USF Health preclinical discovery may help identify new therapeutic targets for Alzheimer’s disease, traumatic brain injury and other neurodegenerative diseases

TAMPA, Fla (Nov. 5, 2021) — Neuroinflammatory diseases, including Alzheimer’s disease and traumatic brain injury, have been linked to deposits of a tough protein known as fibrin, derived from the blood clotting factor fibrinogen. These mesh-like fibrin deposits occur outside blood vessels in the brain, contributing to the death of certain central nervous system cells (neurons) that eventually leads to impaired memory.

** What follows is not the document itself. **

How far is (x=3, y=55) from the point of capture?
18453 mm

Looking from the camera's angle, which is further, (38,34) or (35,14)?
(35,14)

Now for the first time, a team at the University of South Florida Health (USF Health) Morsani College of Medicine, reported that before soluble fibrinogen is converted into insoluble fibrin molecules that can adversely accumulate, it can connect directly with neurons and cause a damaging inflammatory reaction. The researchers further discovered that fibrinogen specifically binds to two fibrinogen receptors on the surface of neurons: cellular prion protein (PrP^C) and intracellular adhesion molecule-1 (ICAM-1).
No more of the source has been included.